“Tu me manques, Dali” : Line Renaud écrit un poème poignant à Dalida

Publié le 4 mai 2022 à 7:47
Serge Arnal / Starface
À l'occasion du 35ème anniversaire de la disparition de Dalida, Line Renaud lui a rendu un hommage vibrant sur les réseaux sociaux.

Un hommage dans les règles de l’art. 35 après la mort de Dalida, qui s’est donnée la mort à Montmartre le 3 mai 1987, l’inoubliable chanteuse est au coeur de l’actualité. Mise à l’honneur dans le premier numéro de Hôtel du Temps, la nouvelle émission de Thierry Ardisson sur France 3, l’interprète de Paroles, paroles a eu droit à un poème bouleversant signé Line Renaud, avec qui elle était proche. Ensemble, deux ans avant son décès, elles avaient d’ailleur organisé un gala caritatif pour la recherche contre le SIDA.

Sur les réseaux sociaux, l’actrice engagée écrit : "Dali, Moi je viens d’Armentières et toi tu viens du Caire. Mais la géographie, dit, qu’est-ce que ça peut faire ? Notre pays à nous, sur aucun planisphère, est situé sur la scène, là, devant les lumières. Tu venais du soleil, et je viens de la pluie, mais qu’est-ce que ça peut faire, dit, la géographie ? Les artistes après tout viennent d’un même pays où l’on vit dans les rêves, où l’on rêve sa vie".

Impossible pour Line Renaud de ne pas ensuite évoquer les démons de l’icône regrettée : "Mais qui séchait tes larmes après ton tour de chant, après les ovations, les applaudissements ? Le spectacle fini, qui t’écoutait vraiment ? Ton désespoir à toi n’était pas d’ornements. Qui pouvait apaiser ta douleur infinie ? Je pense à toi, je crois, chaque jour de ma vie. Viens Dali, viens, écoute, voici quelques nouvelles : si le monde est moins bleu, la vie est toujours belle". 

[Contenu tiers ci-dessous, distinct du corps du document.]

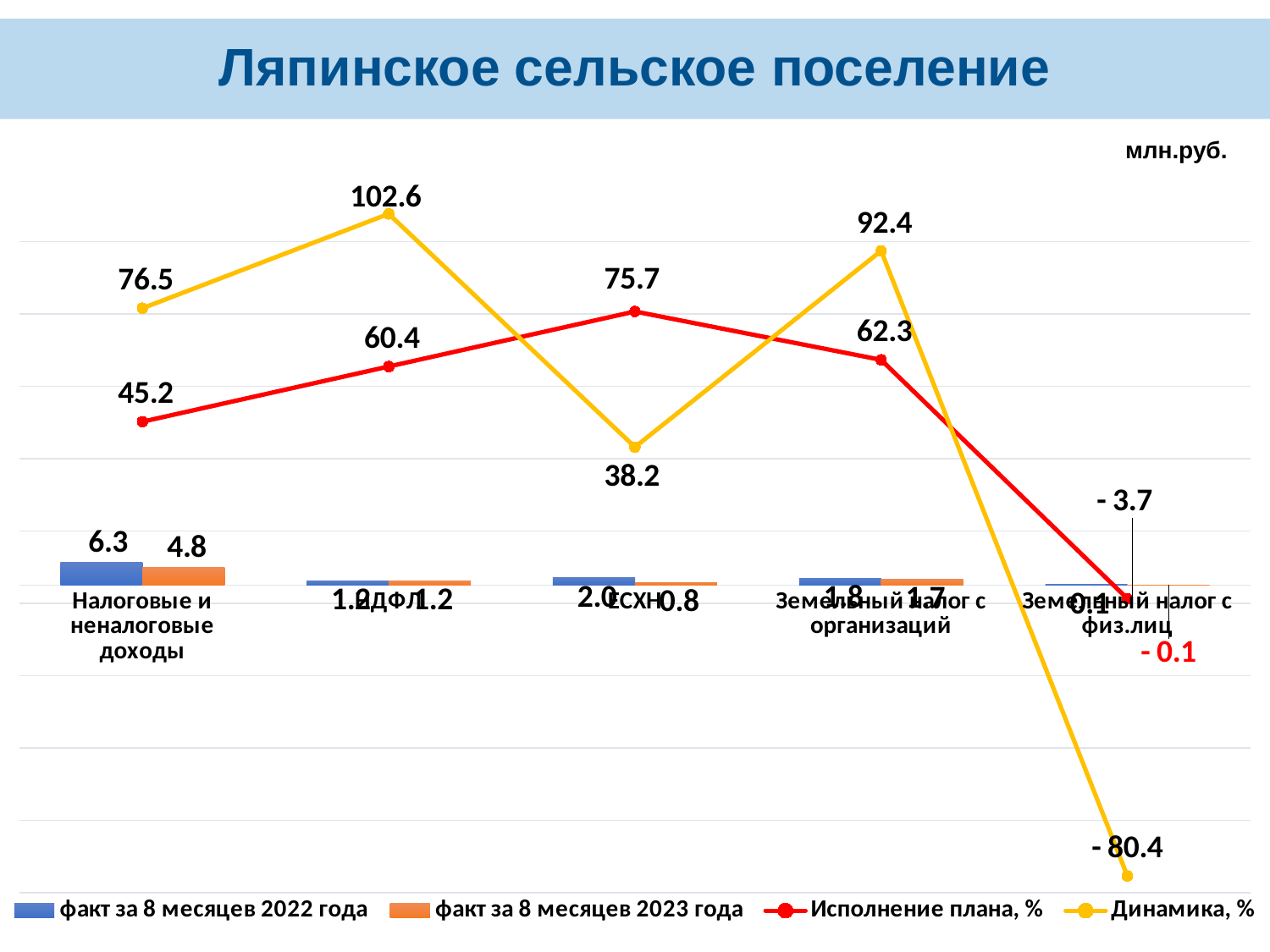
What is the value of 'Динамика, %' for НДФЛ? 102.6 What is the value of 'Исполнение плана, %' for ЕСХН? 75.7 What is the value of 'Динамика, %' for 'Земельный налог с физ.лиц'? -80.4 Which category has the lowest value of 'Исполнение плана, %'? Земельный налог с физ.лиц Which category has the highest value of 'Динамика, %'? НДФЛ What is the value of 'факт за 8 месяцев 2022 года' for 'Налоговые и неналоговые доходы'? 6.3 What is the difference between 'факт за 8 месяцев 2022 года' and 'факт за 8 месяцев 2023 года' for 'Налоговые и неналоговые доходы'? 1.5 How many categories are shown on the x axis? 5 How many series does the legend list? 4 What is the value of 'факт за 8 месяцев 2023 года' for 'Земельный налог с организаций'? 1.7 Which is larger for 'Земельный налог с организаций': 'Исполнение плана, %' or 'Динамика, %'? Динамика, % What kind of chart is this? Combined bar and line chart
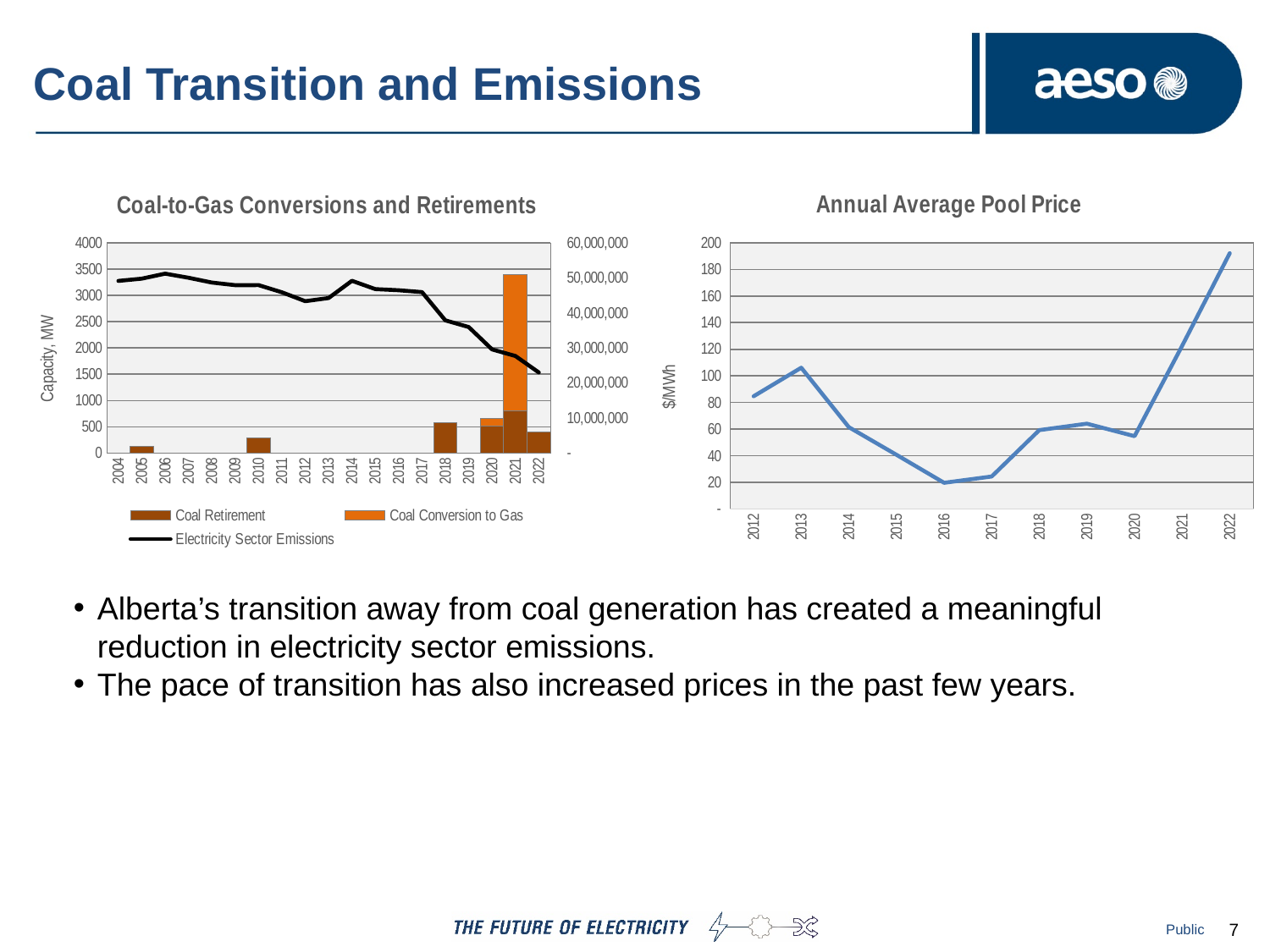
On the Annual Average Pool Price chart, which year has the highest value? 2022 On the Annual Average Pool Price chart, which is larger, the value for 2013 or the value for 2017? 2013 On the Coal-to-Gas Conversions and Retirements chart, how many series does the legend list? 3 On the Coal-to-Gas Conversions and Retirements chart, which year has the largest Coal Conversion to Gas bar? 2021 On the Coal-to-Gas Conversions and Retirements chart, does the Electricity Sector Emissions line rise or fall from 2014 to 2022? fall On the Annual Average Pool Price chart, which year has the lowest value? 2016 On the Coal-to-Gas Conversions and Retirements chart, is the Coal Conversion to Gas value for 2021 greater or less than 3000? less On the Annual Average Pool Price chart, how many years are shown on the x axis? 11 On the Annual Average Pool Price chart, is the value for 2014 greater or less than 80? less On the Annual Average Pool Price chart, is the value for 2016 greater or less than 40? less On the Annual Average Pool Price chart, does the value rise or fall from 2020 to 2022? rise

Enfin, celle qui a marqué l’histoire du music-hall a célébré la mémoire de Dalida avec des mots particulièrement émouvants : "Tu me manques souvent, tu me manques Dali ; je pense à toi, je crois, chaque jour de ma vie. (…) Tant que l’on est vivant dans le cœur et l’esprit de tant de gens connus, inconnus, tous amis, on aura beau partir, que veux-tu, c’est comme ça, on aura beau mourir, on ne disparaît pas".